## TEXT
========================================

One of the consistent gifts of A Course in Miracles is its refusal to equivocate. This is a gift because it renders our options stark indeed: we are with God or we are not. We are heeding the Holy Spirit or we’re not. There is no middle ground. We are either in Hell or we are in Heaven.
This sort of all or nothing approach can be a little daunting. We are accustomed to shades of gray – people are mostly good but they have bad days. I’m generous most of the time except when I’m really tired and then I just want everyone to serve me and get cranky if they don’t.
That makes sense because it matches our experience. The world as we know it is not black and white. It’s shifting. It’s all over the place. It’s in a state of constant flux. All our perception attest to this.
Yet Jesus urges us to be cautious in accepting this judgment of life and the world.
Understand that you do not respond to anything directly, but to your interpretation of it. Your interpretation thus becomes the justification for the response (T-12.I.1:4-5).
Properly understood, the flux that we call life in the world is not reality at all but rather our perception of reality. And our perception is untrustworthy and unstable. When our perception is not given over to the Holy Spirit but retained for the egoic self, we see a world that is fearful, chaotic and dangerous.
Again, that seems perfectly reasonable. The ego always see what reinforces the illusions it claims are reality. But the ego is always wrong, regardless of what it sees (T-9.III.2:10).

========================================

Answer these from the text on A Course in Miracles:
(a) Which two places does the text say we are either in?
(b) Instead of responding to anything directly, what do we respond to?
(c) What three words describe the world we see when our perception is kept for the egoic self?
The records have nothing to do with the text on A Course in Miracles.

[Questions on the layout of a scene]
========================================

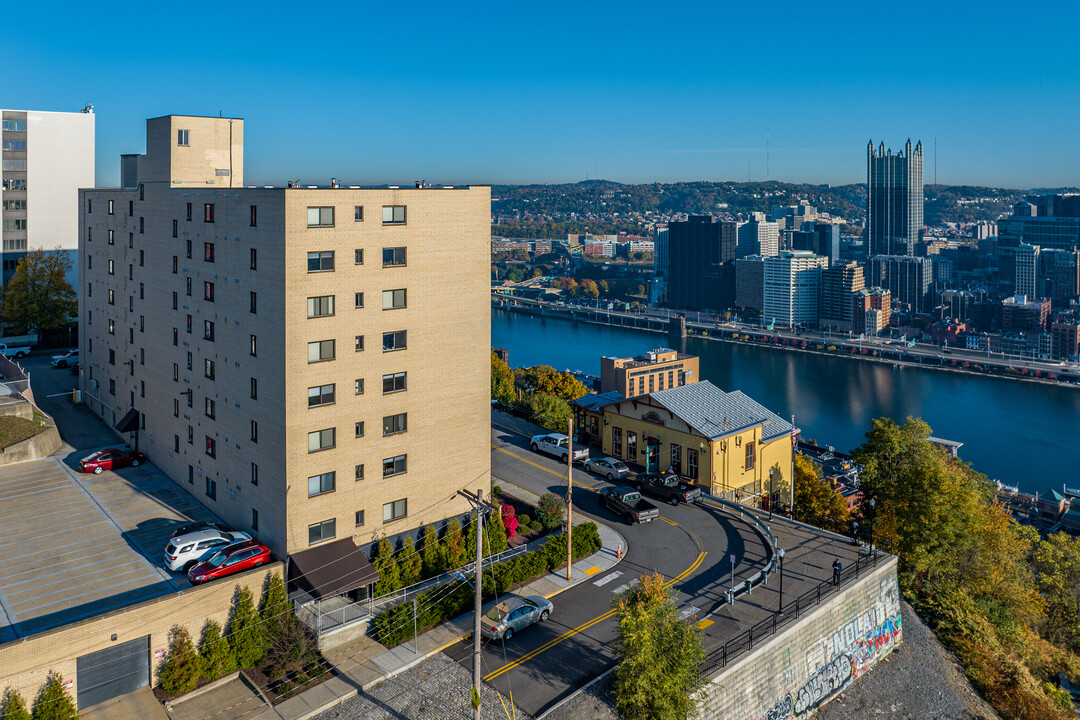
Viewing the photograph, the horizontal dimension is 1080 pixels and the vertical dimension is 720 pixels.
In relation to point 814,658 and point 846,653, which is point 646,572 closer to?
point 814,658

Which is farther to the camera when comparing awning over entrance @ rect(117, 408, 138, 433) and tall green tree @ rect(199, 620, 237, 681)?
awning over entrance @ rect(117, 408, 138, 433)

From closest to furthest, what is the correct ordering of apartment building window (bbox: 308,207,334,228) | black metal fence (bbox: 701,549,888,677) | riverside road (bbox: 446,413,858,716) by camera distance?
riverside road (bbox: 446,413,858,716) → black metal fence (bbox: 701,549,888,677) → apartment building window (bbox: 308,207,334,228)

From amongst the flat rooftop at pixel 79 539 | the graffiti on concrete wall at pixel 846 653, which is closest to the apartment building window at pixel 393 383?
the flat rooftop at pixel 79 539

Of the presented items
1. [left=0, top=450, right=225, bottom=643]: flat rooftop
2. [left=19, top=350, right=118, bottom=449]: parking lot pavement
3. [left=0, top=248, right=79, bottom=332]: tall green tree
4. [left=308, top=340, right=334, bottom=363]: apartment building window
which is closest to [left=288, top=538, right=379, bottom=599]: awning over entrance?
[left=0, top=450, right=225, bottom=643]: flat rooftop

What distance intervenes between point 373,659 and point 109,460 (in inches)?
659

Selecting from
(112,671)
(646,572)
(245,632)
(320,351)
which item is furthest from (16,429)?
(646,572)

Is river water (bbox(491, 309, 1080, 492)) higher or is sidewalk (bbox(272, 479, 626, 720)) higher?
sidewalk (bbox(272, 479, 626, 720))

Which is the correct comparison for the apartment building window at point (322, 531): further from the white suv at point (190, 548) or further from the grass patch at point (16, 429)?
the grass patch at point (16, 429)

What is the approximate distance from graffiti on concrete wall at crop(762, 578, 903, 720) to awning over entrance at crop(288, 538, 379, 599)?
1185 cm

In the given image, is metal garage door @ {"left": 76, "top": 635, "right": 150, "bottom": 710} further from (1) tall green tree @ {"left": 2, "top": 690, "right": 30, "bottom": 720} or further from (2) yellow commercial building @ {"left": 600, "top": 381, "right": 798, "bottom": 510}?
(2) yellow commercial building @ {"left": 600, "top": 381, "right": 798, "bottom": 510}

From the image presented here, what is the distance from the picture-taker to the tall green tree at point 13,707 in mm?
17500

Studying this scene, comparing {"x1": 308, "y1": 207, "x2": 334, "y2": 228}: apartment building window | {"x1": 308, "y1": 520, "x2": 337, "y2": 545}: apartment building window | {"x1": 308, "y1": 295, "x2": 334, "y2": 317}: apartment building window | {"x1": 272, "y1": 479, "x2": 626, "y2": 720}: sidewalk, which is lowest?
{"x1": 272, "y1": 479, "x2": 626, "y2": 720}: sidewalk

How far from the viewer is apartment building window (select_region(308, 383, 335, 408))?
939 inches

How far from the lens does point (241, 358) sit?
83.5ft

========================================

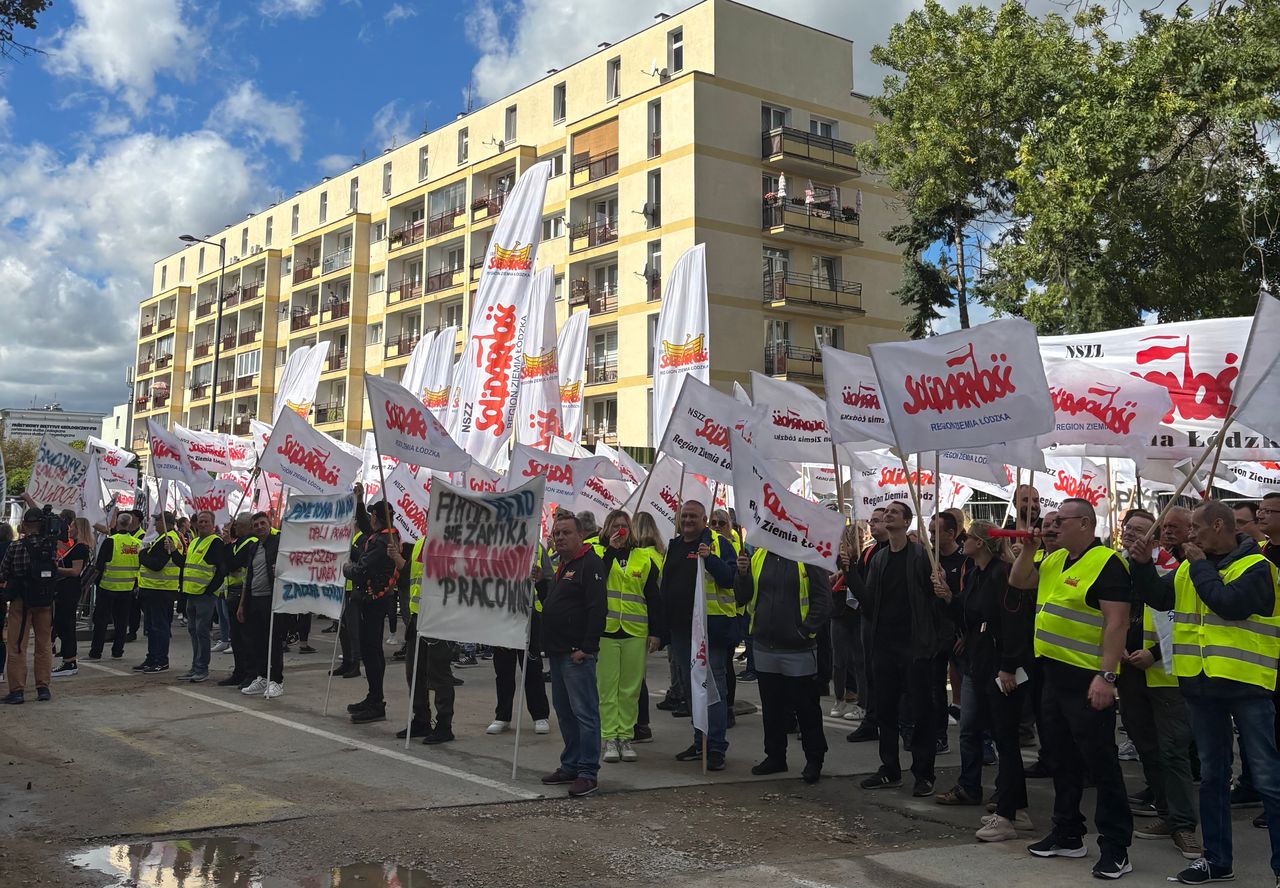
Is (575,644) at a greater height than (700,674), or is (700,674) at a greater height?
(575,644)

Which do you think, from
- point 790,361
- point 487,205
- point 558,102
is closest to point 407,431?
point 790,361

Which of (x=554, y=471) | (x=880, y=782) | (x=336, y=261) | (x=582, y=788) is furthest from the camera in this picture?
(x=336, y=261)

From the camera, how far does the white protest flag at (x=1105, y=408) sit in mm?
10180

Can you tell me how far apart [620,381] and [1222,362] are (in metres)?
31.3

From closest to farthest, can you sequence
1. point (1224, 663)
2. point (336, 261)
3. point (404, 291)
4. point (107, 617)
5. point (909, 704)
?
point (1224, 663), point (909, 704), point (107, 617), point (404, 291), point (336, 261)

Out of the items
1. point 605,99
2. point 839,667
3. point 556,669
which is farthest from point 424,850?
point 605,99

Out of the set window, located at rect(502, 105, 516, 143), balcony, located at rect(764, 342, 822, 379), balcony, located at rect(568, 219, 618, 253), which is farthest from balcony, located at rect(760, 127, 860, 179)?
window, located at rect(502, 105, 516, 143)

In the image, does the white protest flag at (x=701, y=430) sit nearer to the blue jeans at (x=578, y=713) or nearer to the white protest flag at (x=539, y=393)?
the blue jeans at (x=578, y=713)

========================================

## FULL ANSWER
(a) Hell or Heaven
(b) Our interpretation of it
(c) Fearful, chaotic and dangerous